Successfully reworking denied claims will improve your bottom line, but it's also essential to increase your clean claims rate (CCR) — the proportion of your claims that don't need edits before submission to payers.

A claims analytics solution will highlight the administrative errors that need editing before submission. Training your billing and coding team to double-check these errors will strengthen your CCR and reduce your risk of denial.

Decrease days in accounts receivable (AR)

Accounts receivable delays correlate directly with practice profitability. According to the Radiology Business Managers Association (RBMA), the likelihood of collecting a delinquent balance drops to 50% from 73% between 90 and 180 days in AR.

The RBMA has established 60 days in AR as the acceptable maximum, but that varies by practice type. For example, the American Academy of Family Physicians recommends that claims stay in AR for no more than 30 to 40 days.

Claims analytics helps to reduce days in AR by minimizing the number of issues in submitted claims. When claims are cleaner, they go through processing faster, and the practice receives payment sooner.
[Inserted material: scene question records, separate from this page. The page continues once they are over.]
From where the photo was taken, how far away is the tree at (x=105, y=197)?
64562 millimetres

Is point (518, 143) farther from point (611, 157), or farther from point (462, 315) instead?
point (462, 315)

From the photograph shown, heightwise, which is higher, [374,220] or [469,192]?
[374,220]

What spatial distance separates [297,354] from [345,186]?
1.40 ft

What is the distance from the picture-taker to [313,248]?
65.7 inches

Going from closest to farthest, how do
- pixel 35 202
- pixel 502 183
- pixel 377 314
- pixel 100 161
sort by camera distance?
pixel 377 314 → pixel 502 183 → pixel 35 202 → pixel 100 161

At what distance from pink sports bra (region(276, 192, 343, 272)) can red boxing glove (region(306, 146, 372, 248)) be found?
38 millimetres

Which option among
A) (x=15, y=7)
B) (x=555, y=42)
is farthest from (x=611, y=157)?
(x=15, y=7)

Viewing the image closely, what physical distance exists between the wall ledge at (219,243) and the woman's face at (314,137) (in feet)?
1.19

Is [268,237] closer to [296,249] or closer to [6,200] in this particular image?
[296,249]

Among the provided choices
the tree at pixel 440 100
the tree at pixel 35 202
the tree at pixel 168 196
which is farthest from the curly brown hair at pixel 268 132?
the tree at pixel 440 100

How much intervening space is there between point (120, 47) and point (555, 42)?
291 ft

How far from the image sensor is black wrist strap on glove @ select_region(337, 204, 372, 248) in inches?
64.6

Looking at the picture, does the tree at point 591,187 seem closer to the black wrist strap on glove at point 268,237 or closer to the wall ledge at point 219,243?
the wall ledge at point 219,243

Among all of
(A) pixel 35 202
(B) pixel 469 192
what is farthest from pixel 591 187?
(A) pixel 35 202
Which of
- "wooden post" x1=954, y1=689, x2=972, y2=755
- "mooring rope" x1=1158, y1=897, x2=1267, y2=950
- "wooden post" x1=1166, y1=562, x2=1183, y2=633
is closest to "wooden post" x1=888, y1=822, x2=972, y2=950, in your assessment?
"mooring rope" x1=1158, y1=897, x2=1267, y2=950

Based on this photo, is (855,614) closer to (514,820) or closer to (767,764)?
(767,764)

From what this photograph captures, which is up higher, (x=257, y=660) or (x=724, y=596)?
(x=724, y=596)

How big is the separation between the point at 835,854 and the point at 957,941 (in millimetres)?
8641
Save costs spent on appealing claims

According to the Healthcare Financial Management Association, reworked claims are four times as costly to process as an initial claim. These extra costs can bring the overall cost of denial reworking to 20% of your revenue cycle expenses.

Beckers Hospital Review has estimated that reworks cost a practice or health system $118 per claim. If you fix just 10 problems before they happen, it adds up to $1,180 in savings. A hundred fixed issues save you $11,800.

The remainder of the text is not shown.